Text:
— start —

So, using forward PE, Apple will make approximately $24.85 per share in 2011. To give this a 20 PE, it will trade at the end of the year at $497. This is a return of 42% from Friday's close. I see using bullish call spreads as a great way to enhance the potential returns. To be conservative and give a margin of safety for an incorrect potential future valuation, I will use $400 as a 1 year target.
Using Friday's closing bid/ask spreads on options, the January 2012 $325/400 call spread cost is $32.80. Ignoring commission costs, this has a maximum return of 128.6% if it closes over $400 at expiration. There is a break-even point of $357.80 at expiration, and a slow amount of time decay due to selling the $400s. With some secured cash, selling the $300 puts as well can net $20.95 back to lower the overall cost to just $11.85. While a short-term pullback is possible, it is difficult to see Apple dropping below $300 in a year's time.
Based on each individual investor's level of bullishness, the call spread can be moved higher or lower. Those who are more confident in seeing $500 next year may be more likely to buy a spread such as the $350/450 which has a 223% maximum return if it closes over $450 at expiration. More conservative investors may use a $250/350 spread which has an expiration break-even of $316.35 and a maximum of 50.7% over $350.
Apple options have created strong opportunities for enhancing returns for long-term bulls in one of the most successful global companies, which continues to innovate and expand with a long way to go before approaching market saturation.

— end —

Given request a:
Please edit the Apple options text from "Based on each" up to and including "50.7% over $350.", replacing "expiration" with "expiry".

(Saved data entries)
— start —

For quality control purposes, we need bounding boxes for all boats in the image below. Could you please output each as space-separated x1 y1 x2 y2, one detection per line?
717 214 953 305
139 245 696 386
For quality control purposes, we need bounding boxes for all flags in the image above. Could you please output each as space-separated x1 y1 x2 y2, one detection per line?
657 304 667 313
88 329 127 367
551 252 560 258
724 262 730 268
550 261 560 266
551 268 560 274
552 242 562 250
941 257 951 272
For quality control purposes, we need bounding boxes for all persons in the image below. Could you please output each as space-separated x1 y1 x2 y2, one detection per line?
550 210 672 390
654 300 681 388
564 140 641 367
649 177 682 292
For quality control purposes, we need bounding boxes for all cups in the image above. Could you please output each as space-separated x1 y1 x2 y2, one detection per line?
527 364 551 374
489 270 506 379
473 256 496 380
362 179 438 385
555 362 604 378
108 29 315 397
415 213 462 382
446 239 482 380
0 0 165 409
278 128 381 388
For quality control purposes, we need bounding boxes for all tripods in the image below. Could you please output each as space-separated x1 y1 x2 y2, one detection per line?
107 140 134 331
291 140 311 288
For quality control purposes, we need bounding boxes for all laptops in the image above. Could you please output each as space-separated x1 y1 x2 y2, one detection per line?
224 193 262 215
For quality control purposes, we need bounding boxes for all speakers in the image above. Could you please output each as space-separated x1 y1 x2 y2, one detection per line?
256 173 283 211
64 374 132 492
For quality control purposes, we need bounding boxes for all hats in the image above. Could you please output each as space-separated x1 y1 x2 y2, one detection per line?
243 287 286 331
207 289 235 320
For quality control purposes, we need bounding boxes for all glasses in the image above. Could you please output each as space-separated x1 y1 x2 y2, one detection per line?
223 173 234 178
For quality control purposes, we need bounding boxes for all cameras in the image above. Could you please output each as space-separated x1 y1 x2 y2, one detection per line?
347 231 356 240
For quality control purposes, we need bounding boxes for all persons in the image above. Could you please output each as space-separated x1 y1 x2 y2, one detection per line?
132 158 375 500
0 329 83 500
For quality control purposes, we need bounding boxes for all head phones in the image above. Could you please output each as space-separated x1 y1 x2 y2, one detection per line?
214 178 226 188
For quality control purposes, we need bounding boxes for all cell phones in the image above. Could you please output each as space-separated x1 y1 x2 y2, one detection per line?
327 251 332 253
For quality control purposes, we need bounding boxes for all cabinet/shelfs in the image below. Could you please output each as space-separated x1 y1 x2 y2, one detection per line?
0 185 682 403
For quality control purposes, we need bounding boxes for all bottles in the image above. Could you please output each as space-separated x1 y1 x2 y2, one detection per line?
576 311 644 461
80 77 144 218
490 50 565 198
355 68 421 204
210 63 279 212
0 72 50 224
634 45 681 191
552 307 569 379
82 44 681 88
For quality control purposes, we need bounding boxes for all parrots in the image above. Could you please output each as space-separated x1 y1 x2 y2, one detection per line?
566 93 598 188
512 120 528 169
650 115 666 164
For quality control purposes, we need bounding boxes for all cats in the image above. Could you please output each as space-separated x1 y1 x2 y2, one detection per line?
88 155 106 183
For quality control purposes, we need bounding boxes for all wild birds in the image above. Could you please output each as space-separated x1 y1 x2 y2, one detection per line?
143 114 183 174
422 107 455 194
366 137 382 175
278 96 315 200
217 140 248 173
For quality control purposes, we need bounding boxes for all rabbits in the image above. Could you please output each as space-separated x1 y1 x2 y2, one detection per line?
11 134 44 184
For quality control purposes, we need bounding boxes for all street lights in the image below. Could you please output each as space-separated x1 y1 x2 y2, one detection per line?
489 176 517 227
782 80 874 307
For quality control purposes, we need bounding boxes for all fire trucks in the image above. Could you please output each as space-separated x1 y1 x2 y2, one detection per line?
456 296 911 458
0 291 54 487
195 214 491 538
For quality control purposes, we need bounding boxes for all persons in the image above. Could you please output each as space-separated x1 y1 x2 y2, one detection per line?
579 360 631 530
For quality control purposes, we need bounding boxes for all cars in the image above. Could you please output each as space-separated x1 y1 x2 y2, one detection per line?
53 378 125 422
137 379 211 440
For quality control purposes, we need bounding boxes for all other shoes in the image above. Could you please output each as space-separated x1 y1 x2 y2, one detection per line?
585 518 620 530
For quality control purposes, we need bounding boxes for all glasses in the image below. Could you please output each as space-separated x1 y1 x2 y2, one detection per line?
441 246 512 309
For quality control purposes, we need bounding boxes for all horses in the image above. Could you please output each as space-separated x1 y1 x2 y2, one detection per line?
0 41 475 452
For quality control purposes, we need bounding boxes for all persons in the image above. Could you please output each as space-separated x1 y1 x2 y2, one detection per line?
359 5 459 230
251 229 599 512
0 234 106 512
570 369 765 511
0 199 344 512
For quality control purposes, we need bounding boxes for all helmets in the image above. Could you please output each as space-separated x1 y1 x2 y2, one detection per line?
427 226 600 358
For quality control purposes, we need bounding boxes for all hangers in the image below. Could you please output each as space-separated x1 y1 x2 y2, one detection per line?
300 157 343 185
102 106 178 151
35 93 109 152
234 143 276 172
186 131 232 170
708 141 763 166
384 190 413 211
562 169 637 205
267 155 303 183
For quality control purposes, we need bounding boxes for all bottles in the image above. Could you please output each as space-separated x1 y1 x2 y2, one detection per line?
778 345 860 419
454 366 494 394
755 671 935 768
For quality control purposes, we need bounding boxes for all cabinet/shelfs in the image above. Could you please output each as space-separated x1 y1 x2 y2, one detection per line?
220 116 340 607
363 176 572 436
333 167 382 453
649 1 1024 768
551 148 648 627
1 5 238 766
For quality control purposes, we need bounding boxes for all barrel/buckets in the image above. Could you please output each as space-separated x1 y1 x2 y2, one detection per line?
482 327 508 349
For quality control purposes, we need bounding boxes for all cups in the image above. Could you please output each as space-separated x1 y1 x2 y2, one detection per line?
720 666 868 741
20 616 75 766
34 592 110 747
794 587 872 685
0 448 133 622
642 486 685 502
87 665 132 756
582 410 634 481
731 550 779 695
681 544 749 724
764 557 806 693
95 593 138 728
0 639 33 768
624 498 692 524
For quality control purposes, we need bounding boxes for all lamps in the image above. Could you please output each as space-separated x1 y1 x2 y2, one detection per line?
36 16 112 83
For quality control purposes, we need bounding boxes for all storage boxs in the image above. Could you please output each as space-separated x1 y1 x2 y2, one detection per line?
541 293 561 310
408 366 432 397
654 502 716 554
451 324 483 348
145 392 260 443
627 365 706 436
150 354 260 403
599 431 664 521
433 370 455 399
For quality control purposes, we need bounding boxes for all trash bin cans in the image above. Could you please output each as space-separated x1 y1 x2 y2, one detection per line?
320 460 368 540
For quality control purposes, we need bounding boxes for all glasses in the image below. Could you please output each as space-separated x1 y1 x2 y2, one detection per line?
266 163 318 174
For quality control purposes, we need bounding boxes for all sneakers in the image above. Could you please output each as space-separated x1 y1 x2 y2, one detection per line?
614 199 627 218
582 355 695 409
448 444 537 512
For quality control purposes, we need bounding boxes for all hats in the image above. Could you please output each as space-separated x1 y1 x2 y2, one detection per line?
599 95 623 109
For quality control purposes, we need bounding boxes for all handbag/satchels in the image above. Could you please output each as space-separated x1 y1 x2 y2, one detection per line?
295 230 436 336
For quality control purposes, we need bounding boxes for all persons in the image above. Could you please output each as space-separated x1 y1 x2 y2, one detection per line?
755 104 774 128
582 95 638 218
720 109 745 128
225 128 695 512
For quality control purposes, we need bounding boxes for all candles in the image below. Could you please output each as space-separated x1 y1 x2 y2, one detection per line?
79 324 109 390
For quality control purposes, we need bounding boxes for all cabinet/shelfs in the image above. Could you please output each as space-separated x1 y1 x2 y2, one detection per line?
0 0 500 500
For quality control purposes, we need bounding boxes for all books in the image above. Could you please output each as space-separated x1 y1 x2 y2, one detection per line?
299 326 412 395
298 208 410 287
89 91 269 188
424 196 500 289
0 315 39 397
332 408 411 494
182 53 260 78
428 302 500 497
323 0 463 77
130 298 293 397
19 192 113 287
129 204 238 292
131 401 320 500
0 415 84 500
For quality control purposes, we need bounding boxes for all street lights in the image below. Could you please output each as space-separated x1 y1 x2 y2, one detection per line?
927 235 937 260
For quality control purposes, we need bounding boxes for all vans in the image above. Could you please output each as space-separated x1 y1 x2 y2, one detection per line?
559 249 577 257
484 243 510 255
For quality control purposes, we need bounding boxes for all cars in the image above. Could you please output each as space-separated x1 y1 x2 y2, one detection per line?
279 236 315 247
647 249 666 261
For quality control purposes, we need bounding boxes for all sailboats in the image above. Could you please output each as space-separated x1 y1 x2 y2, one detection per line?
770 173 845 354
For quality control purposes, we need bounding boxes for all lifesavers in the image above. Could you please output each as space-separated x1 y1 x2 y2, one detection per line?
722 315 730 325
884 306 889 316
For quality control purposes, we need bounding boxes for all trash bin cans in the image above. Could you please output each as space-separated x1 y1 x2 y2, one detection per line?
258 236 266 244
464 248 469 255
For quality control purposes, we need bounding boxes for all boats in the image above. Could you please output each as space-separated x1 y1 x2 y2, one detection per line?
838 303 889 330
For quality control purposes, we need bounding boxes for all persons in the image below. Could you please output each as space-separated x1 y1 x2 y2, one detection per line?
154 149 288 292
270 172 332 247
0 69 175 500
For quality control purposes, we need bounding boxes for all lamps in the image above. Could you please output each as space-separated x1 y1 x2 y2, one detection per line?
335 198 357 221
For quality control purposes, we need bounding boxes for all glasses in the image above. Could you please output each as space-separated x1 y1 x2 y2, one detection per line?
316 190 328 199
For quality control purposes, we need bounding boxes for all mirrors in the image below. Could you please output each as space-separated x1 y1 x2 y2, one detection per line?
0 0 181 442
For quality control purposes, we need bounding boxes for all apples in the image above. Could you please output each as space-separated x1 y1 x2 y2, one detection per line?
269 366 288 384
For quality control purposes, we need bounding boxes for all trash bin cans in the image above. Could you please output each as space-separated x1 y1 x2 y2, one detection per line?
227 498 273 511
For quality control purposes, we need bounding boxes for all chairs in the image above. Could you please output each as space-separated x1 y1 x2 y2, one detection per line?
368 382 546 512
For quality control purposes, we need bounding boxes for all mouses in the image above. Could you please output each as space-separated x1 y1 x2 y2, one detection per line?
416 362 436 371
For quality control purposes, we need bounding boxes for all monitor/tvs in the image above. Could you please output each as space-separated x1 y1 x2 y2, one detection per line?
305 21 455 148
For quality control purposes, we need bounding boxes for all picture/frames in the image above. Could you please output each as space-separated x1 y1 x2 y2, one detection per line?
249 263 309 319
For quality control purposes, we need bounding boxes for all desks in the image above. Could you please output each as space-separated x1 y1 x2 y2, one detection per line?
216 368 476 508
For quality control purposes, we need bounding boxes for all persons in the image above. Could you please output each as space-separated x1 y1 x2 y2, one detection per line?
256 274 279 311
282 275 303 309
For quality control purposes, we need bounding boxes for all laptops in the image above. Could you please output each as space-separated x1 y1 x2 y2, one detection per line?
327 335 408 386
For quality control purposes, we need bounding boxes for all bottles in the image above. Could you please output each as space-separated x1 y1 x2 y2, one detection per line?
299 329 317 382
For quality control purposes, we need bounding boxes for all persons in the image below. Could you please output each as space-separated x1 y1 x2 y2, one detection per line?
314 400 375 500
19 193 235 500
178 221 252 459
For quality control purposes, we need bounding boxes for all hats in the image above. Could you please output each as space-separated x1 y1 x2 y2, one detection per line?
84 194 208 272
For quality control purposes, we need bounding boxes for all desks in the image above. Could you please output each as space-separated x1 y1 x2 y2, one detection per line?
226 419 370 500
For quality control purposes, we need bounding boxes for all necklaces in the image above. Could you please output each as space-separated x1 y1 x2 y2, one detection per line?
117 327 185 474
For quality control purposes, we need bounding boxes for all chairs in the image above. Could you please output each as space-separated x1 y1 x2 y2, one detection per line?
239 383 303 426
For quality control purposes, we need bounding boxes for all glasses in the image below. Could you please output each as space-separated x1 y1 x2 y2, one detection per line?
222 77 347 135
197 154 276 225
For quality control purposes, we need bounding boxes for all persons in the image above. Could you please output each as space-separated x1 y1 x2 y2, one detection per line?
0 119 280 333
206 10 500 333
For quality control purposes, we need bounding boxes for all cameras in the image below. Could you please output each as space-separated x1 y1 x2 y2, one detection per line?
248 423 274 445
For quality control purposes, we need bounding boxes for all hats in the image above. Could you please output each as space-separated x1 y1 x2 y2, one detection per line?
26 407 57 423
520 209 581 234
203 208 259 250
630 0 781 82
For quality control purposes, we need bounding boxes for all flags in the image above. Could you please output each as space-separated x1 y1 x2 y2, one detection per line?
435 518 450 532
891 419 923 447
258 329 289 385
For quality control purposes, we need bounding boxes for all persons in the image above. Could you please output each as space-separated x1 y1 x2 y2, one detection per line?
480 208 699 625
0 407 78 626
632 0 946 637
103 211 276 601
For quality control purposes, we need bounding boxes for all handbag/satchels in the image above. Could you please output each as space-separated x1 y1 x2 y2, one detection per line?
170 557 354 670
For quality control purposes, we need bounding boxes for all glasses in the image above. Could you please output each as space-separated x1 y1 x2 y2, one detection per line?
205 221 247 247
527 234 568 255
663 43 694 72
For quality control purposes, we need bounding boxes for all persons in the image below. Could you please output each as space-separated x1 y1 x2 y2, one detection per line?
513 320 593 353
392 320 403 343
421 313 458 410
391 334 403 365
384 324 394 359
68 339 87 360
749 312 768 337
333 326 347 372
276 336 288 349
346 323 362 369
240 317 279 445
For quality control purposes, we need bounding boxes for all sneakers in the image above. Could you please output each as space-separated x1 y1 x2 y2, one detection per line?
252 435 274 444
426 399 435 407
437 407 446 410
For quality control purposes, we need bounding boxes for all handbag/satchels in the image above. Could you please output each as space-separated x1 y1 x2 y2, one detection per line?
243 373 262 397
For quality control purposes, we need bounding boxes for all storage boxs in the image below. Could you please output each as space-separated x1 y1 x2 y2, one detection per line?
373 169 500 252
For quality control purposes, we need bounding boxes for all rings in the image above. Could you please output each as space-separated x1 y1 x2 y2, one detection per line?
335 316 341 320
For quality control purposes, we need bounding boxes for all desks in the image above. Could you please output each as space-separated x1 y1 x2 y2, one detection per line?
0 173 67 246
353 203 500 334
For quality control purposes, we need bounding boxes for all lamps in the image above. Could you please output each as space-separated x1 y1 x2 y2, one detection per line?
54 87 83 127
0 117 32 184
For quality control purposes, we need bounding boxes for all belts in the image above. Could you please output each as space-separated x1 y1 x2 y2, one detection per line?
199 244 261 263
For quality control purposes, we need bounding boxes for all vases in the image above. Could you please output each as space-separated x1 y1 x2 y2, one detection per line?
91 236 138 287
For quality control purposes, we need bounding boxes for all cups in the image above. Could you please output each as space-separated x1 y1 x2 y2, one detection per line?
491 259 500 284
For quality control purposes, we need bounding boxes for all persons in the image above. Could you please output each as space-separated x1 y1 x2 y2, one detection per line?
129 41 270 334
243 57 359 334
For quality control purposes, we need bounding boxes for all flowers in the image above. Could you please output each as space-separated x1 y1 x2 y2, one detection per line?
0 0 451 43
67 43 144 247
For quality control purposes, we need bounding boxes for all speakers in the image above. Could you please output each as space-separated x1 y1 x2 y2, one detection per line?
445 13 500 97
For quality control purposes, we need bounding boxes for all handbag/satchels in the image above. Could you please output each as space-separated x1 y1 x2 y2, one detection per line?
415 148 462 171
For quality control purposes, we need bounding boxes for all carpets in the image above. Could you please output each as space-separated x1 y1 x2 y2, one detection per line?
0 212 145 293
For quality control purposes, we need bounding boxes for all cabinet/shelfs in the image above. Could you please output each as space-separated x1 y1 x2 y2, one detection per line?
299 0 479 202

— end —

Given request b:
Express the records from the line with "all boats in the image above." up to and including the line with "838 303 889 330" as a two-column CSV with the headers input and output, one row per record. Put each record's text and its answer in one quoted field each, turning line breaks into spaces.

Exercise output a:
Based on each individual investor's level of bullishness, the call spread can be moved higher or lower. Those who are more confident in seeing $500 next year may be more likely to buy a spread such as the $350/450 which has a 223% maximum return if it closes over $450 at expiry. More conservative investors may use a $250/350 spread which has an expiry break-even of $316.35 and a maximum of 50.7% over $350.

Exercise output b:
input,output
"For quality control purposes, we need bounding boxes for all boats in the image above. Could you please output each as space-separated x1 y1 x2 y2, one detection per line?","838 303 889 330"